### Step 1 - Create a new notebook for this task. Be sure to import the relevant libraries, along with your dataframe, which should include your newly derived columns from the previous Exercise.

In [1]:
# initial setup, import, defs, loading dataframe

import pandas as pd
import numpy as np
import os
data_path = r'/home/nevesfernandes/20250701 Instacart Basket Analysis/2 Data/'
df_orders_products_merged = pd.read_pickle(os.path.join(data_path, '2 Prepared Data', 'orders_products_labeled.pkl'))

In [2]:
df_orders_products_merged.head()

Unnamed: 0.1,order_id,user_id,customer_sequential_order_number,orders_day_of_week,order_hour_of_day,days_since_prior_order,product_id,Unnamed: 0,product_name,department_id,prices,price_range_loc,busy,busy_days,busiest_period_of_day
0,2539329,1,1,2,8,,196,195,Soda,7,9.0,2,2,2,2
1,2539329,1,1,2,8,,14084,14084,Organic Unsweetened Vanilla Almond Milk,16,12.5,2,2,2,2
2,2539329,1,1,2,8,,12427,12427,Original Beef Jerky,19,4.4,1,2,2,2
3,2539329,1,1,2,8,,26088,26089,Aged White Cheddar Popcorn,19,4.7,1,2,2,2
4,2539329,1,1,2,8,,26405,26406,XL Pick-A-Size Paper Towel Rolls,17,1.0,1,2,2,2


In [3]:
#dropping Unnamed: 0 column
df_orders_products_merged.drop('Unnamed: 0', axis=1, inplace=True)

Raw data:

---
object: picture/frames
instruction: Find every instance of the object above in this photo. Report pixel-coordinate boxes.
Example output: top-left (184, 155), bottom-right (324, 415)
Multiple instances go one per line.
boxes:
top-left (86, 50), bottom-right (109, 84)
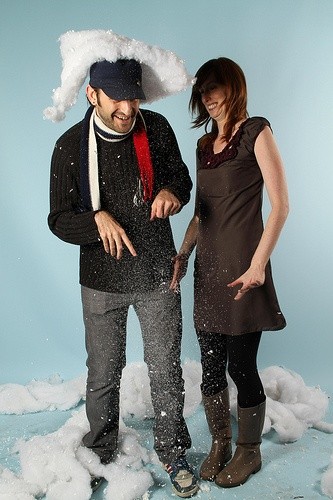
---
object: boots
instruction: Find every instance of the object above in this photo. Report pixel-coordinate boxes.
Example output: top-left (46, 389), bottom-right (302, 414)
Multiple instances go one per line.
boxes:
top-left (214, 395), bottom-right (267, 488)
top-left (199, 383), bottom-right (233, 482)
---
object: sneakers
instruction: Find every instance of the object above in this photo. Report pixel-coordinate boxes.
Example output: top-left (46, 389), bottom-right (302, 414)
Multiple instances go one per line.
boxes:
top-left (162, 456), bottom-right (199, 498)
top-left (90, 462), bottom-right (108, 492)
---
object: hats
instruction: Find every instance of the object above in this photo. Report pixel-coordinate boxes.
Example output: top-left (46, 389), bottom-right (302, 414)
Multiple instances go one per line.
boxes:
top-left (90, 58), bottom-right (147, 100)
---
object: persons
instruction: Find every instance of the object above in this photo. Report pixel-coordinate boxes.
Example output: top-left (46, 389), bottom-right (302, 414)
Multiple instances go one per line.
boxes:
top-left (47, 59), bottom-right (200, 498)
top-left (169, 57), bottom-right (289, 489)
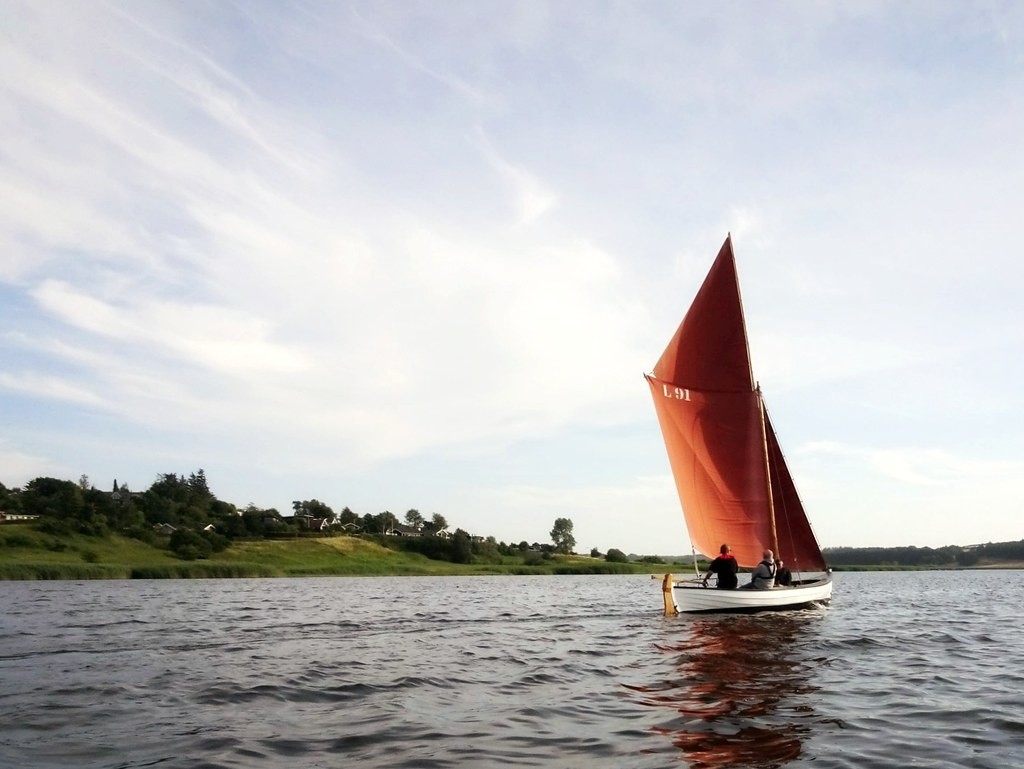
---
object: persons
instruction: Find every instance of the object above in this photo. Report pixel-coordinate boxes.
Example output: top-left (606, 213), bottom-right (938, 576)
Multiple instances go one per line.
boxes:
top-left (739, 549), bottom-right (777, 590)
top-left (775, 560), bottom-right (792, 586)
top-left (703, 544), bottom-right (738, 590)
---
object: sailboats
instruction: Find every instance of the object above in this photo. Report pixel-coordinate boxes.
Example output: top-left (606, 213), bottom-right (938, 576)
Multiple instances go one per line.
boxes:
top-left (643, 230), bottom-right (834, 616)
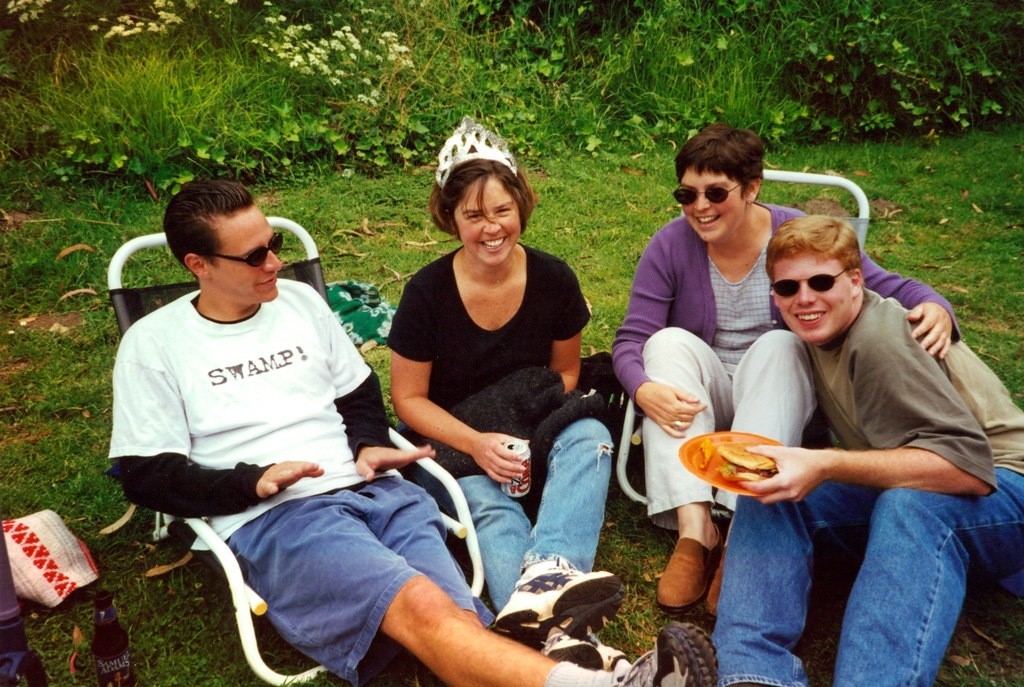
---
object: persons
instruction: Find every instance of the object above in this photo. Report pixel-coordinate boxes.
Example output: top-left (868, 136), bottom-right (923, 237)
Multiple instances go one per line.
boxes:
top-left (107, 180), bottom-right (716, 687)
top-left (610, 123), bottom-right (961, 613)
top-left (712, 214), bottom-right (1024, 687)
top-left (388, 114), bottom-right (623, 672)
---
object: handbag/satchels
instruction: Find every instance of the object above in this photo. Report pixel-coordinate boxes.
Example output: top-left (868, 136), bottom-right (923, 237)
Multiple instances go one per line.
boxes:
top-left (3, 508), bottom-right (101, 607)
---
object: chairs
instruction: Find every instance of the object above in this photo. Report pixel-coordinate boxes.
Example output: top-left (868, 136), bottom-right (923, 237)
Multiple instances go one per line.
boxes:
top-left (615, 166), bottom-right (871, 519)
top-left (108, 216), bottom-right (487, 687)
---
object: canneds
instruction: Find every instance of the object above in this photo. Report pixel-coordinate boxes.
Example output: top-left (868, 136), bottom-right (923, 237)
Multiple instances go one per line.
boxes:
top-left (500, 439), bottom-right (532, 497)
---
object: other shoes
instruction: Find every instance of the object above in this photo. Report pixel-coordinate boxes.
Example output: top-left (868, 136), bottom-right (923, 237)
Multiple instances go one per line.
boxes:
top-left (702, 539), bottom-right (730, 614)
top-left (656, 522), bottom-right (722, 614)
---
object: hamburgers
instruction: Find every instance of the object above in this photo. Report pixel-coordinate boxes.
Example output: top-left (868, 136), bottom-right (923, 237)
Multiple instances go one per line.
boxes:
top-left (718, 442), bottom-right (779, 482)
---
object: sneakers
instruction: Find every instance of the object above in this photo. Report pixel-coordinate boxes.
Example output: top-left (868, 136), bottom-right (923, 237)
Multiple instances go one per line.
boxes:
top-left (495, 556), bottom-right (625, 649)
top-left (539, 631), bottom-right (605, 672)
top-left (613, 622), bottom-right (719, 687)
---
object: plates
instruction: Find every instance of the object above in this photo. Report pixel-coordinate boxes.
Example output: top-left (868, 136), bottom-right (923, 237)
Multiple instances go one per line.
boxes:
top-left (679, 431), bottom-right (783, 497)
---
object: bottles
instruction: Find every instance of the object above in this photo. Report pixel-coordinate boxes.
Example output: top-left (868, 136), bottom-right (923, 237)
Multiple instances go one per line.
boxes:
top-left (91, 589), bottom-right (133, 687)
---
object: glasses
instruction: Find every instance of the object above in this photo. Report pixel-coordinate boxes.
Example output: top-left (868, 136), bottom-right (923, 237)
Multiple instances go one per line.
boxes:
top-left (768, 268), bottom-right (848, 296)
top-left (672, 183), bottom-right (742, 205)
top-left (192, 231), bottom-right (285, 267)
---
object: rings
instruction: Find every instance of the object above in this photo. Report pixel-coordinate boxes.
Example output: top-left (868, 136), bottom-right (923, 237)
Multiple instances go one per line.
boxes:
top-left (675, 421), bottom-right (681, 429)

Direction 1:
Using the notebook, decide whether each statement agrees with it, answering yes or no and quoting the deciding words: (a) The dataframe is loaded from a pickle file. (b) The column dropped is "Unnamed: 0.1". (c) NumPy is imported.
Direction 2:
Reproduce the notebook word for word from "import pandas as" to "Prepared Data', 'orders_products_labeled.pkl'))".
The entries are not needed here.

Solution 1:
(a) Yes: "pd.read_pickle(os.path.join(data_path, '2 Prepared Data', 'orders_products_labeled.pkl'))"
(b) No: "df_orders_products_merged.drop('Unnamed: 0', axis=1, inplace=True)"
(c) Yes: "import numpy as np"

Solution 2:
import pandas as pd
import numpy as np
import os
data_path = r'/home/nevesfernandes/20250701 Instacart Basket Analysis/2 Data/'
df_orders_products_merged = pd.read_pickle(os.path.join(data_path, '2 Prepared Data', 'orders_products_labeled.pkl'))